[Stored items]
* * * *

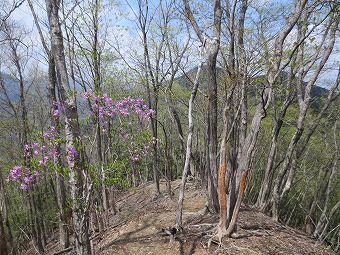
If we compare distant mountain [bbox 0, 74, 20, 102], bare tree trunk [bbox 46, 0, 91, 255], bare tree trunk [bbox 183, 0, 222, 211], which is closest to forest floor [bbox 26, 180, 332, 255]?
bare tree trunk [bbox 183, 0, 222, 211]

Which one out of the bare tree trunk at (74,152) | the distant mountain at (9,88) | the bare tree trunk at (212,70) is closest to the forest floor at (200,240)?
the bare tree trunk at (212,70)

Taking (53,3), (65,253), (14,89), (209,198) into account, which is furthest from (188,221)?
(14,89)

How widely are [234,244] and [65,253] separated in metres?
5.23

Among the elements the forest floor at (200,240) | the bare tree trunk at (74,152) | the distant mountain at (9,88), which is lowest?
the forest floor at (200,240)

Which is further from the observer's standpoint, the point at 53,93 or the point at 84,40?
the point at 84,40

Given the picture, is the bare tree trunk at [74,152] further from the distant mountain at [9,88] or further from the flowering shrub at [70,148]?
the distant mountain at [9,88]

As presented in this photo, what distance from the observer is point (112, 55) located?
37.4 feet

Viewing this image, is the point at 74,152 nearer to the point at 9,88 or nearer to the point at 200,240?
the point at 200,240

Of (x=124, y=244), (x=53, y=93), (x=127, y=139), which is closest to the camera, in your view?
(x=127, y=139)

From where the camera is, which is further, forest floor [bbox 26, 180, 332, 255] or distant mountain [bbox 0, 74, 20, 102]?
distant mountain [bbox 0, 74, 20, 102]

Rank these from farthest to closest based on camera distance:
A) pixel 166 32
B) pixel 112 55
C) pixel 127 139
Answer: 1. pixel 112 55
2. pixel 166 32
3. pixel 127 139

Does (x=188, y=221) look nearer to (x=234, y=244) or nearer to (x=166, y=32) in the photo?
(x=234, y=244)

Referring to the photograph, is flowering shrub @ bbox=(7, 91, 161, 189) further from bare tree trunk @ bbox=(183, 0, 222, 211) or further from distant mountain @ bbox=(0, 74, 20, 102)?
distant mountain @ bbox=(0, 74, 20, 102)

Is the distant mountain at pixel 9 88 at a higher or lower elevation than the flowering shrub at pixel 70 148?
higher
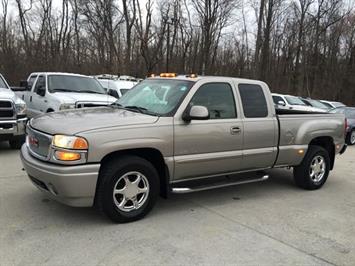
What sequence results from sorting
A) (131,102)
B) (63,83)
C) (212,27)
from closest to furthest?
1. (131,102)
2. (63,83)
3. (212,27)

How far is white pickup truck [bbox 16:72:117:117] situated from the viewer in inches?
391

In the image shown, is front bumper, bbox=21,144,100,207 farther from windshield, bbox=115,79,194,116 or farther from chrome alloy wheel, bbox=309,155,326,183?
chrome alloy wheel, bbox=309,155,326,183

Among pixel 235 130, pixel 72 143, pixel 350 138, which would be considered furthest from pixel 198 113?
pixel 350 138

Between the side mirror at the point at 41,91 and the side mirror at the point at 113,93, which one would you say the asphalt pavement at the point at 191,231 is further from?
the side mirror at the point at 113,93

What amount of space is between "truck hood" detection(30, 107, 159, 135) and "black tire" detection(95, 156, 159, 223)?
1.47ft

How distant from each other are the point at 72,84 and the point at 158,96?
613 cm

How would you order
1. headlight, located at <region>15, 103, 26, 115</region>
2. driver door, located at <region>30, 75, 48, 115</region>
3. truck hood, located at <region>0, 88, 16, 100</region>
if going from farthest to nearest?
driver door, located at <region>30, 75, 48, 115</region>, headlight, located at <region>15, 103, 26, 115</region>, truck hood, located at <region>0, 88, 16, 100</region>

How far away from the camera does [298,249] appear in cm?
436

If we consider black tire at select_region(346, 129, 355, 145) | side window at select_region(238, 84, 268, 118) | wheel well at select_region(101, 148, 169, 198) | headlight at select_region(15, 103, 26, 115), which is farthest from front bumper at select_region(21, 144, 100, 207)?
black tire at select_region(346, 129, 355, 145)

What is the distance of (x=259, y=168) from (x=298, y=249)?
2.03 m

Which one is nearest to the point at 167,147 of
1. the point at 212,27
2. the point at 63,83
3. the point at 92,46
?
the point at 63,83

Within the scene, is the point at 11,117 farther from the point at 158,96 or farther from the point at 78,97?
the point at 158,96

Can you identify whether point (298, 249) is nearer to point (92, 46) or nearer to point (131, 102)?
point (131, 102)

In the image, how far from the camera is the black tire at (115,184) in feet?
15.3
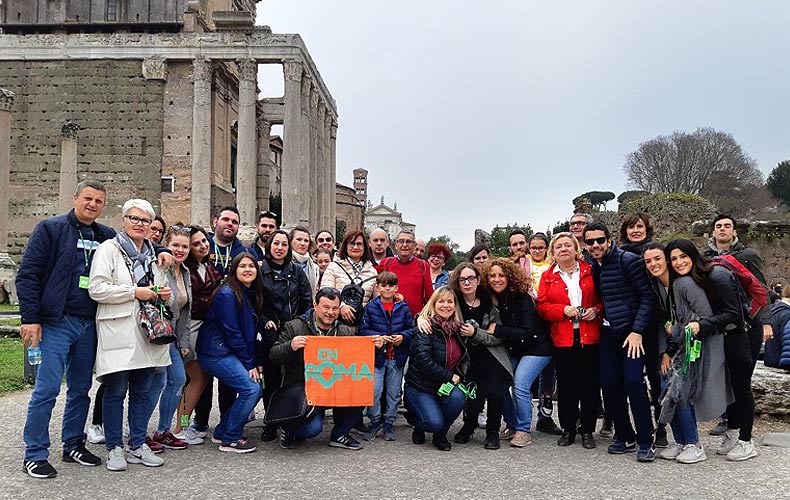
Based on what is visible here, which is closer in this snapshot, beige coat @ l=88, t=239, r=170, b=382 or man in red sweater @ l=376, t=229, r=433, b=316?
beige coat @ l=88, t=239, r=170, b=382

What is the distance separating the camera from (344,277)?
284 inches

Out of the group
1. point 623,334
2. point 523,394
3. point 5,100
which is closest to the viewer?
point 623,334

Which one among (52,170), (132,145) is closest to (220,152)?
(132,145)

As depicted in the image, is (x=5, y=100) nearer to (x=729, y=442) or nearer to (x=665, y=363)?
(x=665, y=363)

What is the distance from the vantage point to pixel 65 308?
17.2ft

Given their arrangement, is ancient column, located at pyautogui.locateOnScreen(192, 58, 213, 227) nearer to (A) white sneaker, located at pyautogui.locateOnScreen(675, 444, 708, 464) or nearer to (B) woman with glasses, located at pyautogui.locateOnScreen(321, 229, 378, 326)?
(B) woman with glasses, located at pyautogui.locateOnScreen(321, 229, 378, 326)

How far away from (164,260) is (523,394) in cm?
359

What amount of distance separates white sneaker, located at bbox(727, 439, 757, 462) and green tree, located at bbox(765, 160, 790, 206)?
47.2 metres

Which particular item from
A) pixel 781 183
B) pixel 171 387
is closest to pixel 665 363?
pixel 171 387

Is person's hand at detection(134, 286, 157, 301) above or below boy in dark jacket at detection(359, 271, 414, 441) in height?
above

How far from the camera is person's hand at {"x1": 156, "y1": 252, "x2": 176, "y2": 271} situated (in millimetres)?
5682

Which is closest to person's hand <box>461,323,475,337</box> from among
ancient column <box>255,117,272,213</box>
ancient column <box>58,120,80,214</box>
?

* * * *

### What you are asked to do
Without including the pictures, reproduce all entries exactly.

### Expected output
If we compare distant mountain [bbox 0, 74, 20, 102], bare tree trunk [bbox 46, 0, 91, 255], bare tree trunk [bbox 183, 0, 222, 211], which is closest to forest floor [bbox 26, 180, 332, 255]?
bare tree trunk [bbox 183, 0, 222, 211]

Which one out of the bare tree trunk at (74,152) | the distant mountain at (9,88) | the bare tree trunk at (212,70) is closest to the forest floor at (200,240)?
the bare tree trunk at (212,70)

Taking (53,3), (65,253), (14,89), (209,198) into account, which is furthest from (188,221)?
(14,89)

How widely are [234,244] and [65,253] separated in metres?
5.23

Among the elements the forest floor at (200,240) | the bare tree trunk at (74,152) | the distant mountain at (9,88), which is lowest?
the forest floor at (200,240)

Which is further from the observer's standpoint, the point at 53,93 or the point at 84,40?
the point at 84,40

Given the picture, is the bare tree trunk at [74,152] further from the distant mountain at [9,88] or further from the flowering shrub at [70,148]?
the distant mountain at [9,88]

As presented in this photo, what distance from the observer is point (112, 55) located?
37.4 feet

Viewing this image, is the point at 74,152 nearer to the point at 9,88 or nearer to the point at 200,240?
the point at 200,240

Of (x=124, y=244), (x=53, y=93), (x=127, y=139), which is closest to the camera, in your view?
(x=127, y=139)

From where the camera is, which is further, forest floor [bbox 26, 180, 332, 255] or distant mountain [bbox 0, 74, 20, 102]?
distant mountain [bbox 0, 74, 20, 102]

Rank these from farthest to closest based on camera distance:
A) pixel 166 32
B) pixel 112 55
C) pixel 127 139
Answer: 1. pixel 112 55
2. pixel 166 32
3. pixel 127 139

Does (x=188, y=221) look nearer to (x=234, y=244) or nearer to (x=166, y=32) in the photo?
(x=234, y=244)

Referring to the photograph, is flowering shrub @ bbox=(7, 91, 161, 189) further from bare tree trunk @ bbox=(183, 0, 222, 211) or further from distant mountain @ bbox=(0, 74, 20, 102)?
distant mountain @ bbox=(0, 74, 20, 102)

Is the distant mountain at pixel 9 88 at a higher or lower elevation than the flowering shrub at pixel 70 148?
higher
What sequence results from sorting
A) (131,102)
B) (63,83)
C) (212,27)
from closest to furthest?
1. (131,102)
2. (63,83)
3. (212,27)

How far is white pickup truck [bbox 16:72:117:117] situated from the viewer in inches?
391

In the image shown, is front bumper, bbox=21,144,100,207 farther from windshield, bbox=115,79,194,116 or farther from chrome alloy wheel, bbox=309,155,326,183?
chrome alloy wheel, bbox=309,155,326,183

Among pixel 235 130, pixel 72 143, pixel 350 138, which would be considered furthest from pixel 198 113?
pixel 350 138

Between the side mirror at the point at 41,91 and the side mirror at the point at 113,93, which one would you say the asphalt pavement at the point at 191,231 is further from?
the side mirror at the point at 113,93

What amount of space is between "truck hood" detection(30, 107, 159, 135) and "black tire" detection(95, 156, 159, 223)?
1.47ft

How distant from each other are the point at 72,84 and the point at 158,96?
613 cm

How would you order
1. headlight, located at <region>15, 103, 26, 115</region>
2. driver door, located at <region>30, 75, 48, 115</region>
3. truck hood, located at <region>0, 88, 16, 100</region>
if going from farthest to nearest?
driver door, located at <region>30, 75, 48, 115</region>, headlight, located at <region>15, 103, 26, 115</region>, truck hood, located at <region>0, 88, 16, 100</region>

How far away from the camera does [298,249] appear in cm?
436

If we consider black tire at select_region(346, 129, 355, 145) | side window at select_region(238, 84, 268, 118) | wheel well at select_region(101, 148, 169, 198) | headlight at select_region(15, 103, 26, 115), which is farthest from front bumper at select_region(21, 144, 100, 207)?
black tire at select_region(346, 129, 355, 145)

What is the distance of (x=259, y=168) from (x=298, y=249)?
2.03 m

Which one is nearest to the point at 167,147 of
1. the point at 212,27
2. the point at 63,83
3. the point at 92,46
?
the point at 63,83

Within the scene, is the point at 11,117 farther from the point at 158,96 or farther from the point at 78,97?
the point at 158,96

Can you identify whether point (298, 249) is nearer to point (92, 46) or nearer to point (131, 102)?
point (131, 102)

In the image, how far from the camera is the black tire at (115,184) in feet?
15.3
Based on what is visible here, which is closer in this snapshot, beige coat @ l=88, t=239, r=170, b=382 or man in red sweater @ l=376, t=229, r=433, b=316?
beige coat @ l=88, t=239, r=170, b=382

What is the distance separating the camera from (344,277)?
284 inches

Out of the group
1. point 623,334
2. point 523,394
3. point 5,100
which is closest to the viewer?
point 623,334

Which one among (52,170), (132,145) is closest to (220,152)?
(132,145)

As depicted in the image, is (x=5, y=100) nearer to (x=729, y=442) or nearer to (x=665, y=363)?
(x=665, y=363)

What is the distance from the vantage point to pixel 65 308?
17.2ft

Given their arrangement, is ancient column, located at pyautogui.locateOnScreen(192, 58, 213, 227) nearer to (A) white sneaker, located at pyautogui.locateOnScreen(675, 444, 708, 464) or nearer to (B) woman with glasses, located at pyautogui.locateOnScreen(321, 229, 378, 326)?
(B) woman with glasses, located at pyautogui.locateOnScreen(321, 229, 378, 326)

How far away from (164,260) is (523,394) in cm?
359

What amount of distance separates white sneaker, located at bbox(727, 439, 757, 462) and green tree, located at bbox(765, 160, 790, 206)?
47.2 metres

Which particular item from
A) pixel 781 183
B) pixel 171 387
is closest to pixel 665 363?
pixel 171 387

Is person's hand at detection(134, 286, 157, 301) above or below boy in dark jacket at detection(359, 271, 414, 441) in height?
above

How far from the camera is person's hand at {"x1": 156, "y1": 252, "x2": 176, "y2": 271} situated (in millimetres)?
5682

Which is closest to person's hand <box>461,323,475,337</box> from among
ancient column <box>255,117,272,213</box>
ancient column <box>58,120,80,214</box>
?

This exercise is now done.